Different perspectives are coming thick and fast in the Pennsylvanian political quest for consensus on the contents of HB271, which is currently being populated in the Senate Community, Economic and Recreational Development Committee after being referred by the House to motivate senators to lay down their requirements instead of ignoring the online gambling legalisation issues (see previous reports).
Our readers may recall that late April CERD sent the bill to the Senate floor, only to have it returned with a mandate to “fill ‘er up” before it goes to the floor.
Since then senators apparently unconvinced that online gambling does not pose a risk to the land-based casino gaming business have proposed imposing a punitive 54 percent tax rate on internet slot revenues (the same as that levied on the land operators) and a more bearable 16 percent on online poker activity.
The Senate appears to be equally unconvinced by industry warnings that such high levels of online gambling taxation are uncompetitive, impractical and will discourage the state’s land operators from taking up the exclusive online licenses.
This week another alternative in the seemingly endless stream of proposals and counter-proposals coming out of the Pennsylvanian political establishment is that if any of the 12 online licence offers are rejected by the state’s land operators, these could be available to a wider market.
The chair of the Senate CERD committee, Sen.

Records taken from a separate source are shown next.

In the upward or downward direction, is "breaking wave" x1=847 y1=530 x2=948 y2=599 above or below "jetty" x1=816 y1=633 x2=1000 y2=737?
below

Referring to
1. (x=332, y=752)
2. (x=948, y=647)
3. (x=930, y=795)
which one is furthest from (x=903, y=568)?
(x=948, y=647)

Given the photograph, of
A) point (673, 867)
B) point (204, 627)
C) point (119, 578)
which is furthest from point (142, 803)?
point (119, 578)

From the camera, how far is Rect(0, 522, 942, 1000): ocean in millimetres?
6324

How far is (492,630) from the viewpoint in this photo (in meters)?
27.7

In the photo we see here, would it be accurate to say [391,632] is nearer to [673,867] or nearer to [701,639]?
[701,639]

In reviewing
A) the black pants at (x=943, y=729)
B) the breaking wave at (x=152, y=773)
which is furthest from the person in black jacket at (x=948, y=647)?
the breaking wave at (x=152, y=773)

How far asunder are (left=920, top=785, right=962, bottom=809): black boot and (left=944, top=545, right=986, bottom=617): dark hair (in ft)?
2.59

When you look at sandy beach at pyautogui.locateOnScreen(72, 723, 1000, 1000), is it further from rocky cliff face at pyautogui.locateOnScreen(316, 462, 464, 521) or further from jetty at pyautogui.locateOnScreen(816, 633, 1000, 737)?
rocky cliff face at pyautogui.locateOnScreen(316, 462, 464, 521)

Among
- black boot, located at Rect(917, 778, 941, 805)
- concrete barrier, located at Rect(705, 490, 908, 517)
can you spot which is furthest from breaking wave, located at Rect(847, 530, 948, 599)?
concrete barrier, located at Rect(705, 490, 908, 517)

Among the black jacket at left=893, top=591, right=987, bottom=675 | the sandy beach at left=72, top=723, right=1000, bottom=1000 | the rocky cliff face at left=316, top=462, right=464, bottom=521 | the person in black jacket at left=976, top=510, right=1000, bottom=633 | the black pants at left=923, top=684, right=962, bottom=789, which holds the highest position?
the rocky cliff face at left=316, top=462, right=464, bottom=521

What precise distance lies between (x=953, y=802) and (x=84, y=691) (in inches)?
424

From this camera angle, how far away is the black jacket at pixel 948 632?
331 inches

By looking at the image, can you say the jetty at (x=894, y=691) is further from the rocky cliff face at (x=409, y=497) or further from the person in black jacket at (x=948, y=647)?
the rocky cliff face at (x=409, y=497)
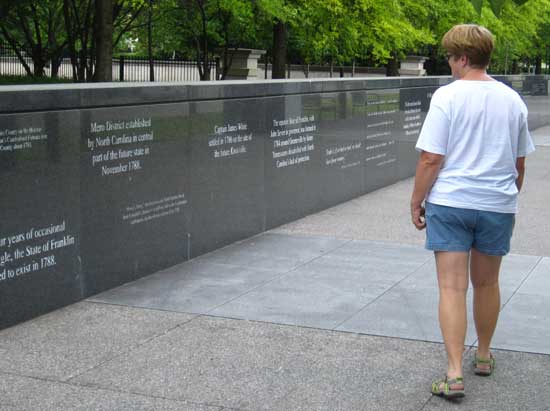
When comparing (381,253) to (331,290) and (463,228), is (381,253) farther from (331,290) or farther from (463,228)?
(463,228)

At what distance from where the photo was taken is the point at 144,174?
7148mm

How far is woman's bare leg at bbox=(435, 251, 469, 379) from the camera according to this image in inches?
181

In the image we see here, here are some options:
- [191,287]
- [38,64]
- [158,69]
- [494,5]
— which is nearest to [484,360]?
[191,287]

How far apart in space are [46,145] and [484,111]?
2.90 metres

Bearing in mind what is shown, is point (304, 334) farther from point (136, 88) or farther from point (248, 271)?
point (136, 88)

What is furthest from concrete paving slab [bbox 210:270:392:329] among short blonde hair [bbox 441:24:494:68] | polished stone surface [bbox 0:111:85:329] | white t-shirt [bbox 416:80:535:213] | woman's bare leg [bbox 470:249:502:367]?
short blonde hair [bbox 441:24:494:68]

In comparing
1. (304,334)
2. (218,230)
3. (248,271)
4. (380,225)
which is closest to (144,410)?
(304,334)

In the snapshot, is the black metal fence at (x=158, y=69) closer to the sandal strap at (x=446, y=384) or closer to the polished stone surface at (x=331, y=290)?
the polished stone surface at (x=331, y=290)

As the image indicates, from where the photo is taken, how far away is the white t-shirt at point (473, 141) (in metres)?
4.48

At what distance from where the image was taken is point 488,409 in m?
4.50

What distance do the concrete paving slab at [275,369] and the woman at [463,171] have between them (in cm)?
38

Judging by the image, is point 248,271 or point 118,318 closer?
point 118,318

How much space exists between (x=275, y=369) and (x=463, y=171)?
148 centimetres

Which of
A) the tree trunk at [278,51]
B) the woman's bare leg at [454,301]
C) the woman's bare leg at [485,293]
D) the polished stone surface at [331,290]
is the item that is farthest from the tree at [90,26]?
the woman's bare leg at [454,301]
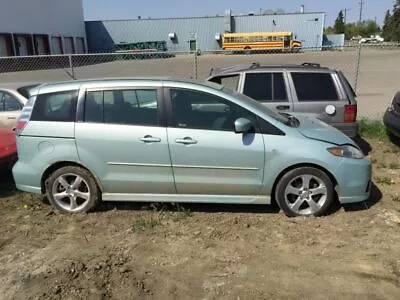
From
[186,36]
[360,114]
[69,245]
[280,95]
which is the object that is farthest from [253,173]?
[186,36]

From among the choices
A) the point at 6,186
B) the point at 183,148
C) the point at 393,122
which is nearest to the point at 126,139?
the point at 183,148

Mario Scavello, raised the option in an interview with Online Poker Report in which he outlined plans for action early next week.
The idea is to mitigate the risk of the state losing out on tens of millions of dollars should Pennsylvania-licensed land operators decide to resist going online, Scavello explained
Scavello said that he and his colleagues in the Senate expect to fill all 12 licenses proposed, but if they were not taken up in the original exclusive offer “…then we might have to get some other companies who want to purchase a license.”
Existing Pennsylvania licensed land operators would have either three or six months to decide whether to take up online licensing once a finally agreed bill is passed by the legislature and signed into law by the state governor, he revealed.
The Senator also revealed that HB271 has thus far been populated with proposals that include online poker and casino provisions, but that the inclusion of video gaming terminals, which has raised the ire of local land operators, is not.
The bill will also include a solution to the local share tax on casino revenue in compliance with judicial rulings (see previous reports).
Scavello and other senators have in the recent past pointed out that Pennsylvania’s 54 percent tax rate on land slots revenue and lower rates for table games, although the highest in the United States,
have contributed handsomely to the state, and the (land) industry has thrived.
And they fear that a lower tax rate for online will prejudice rather than complement state revenues despite the wealth of empirical evidence to the contrary.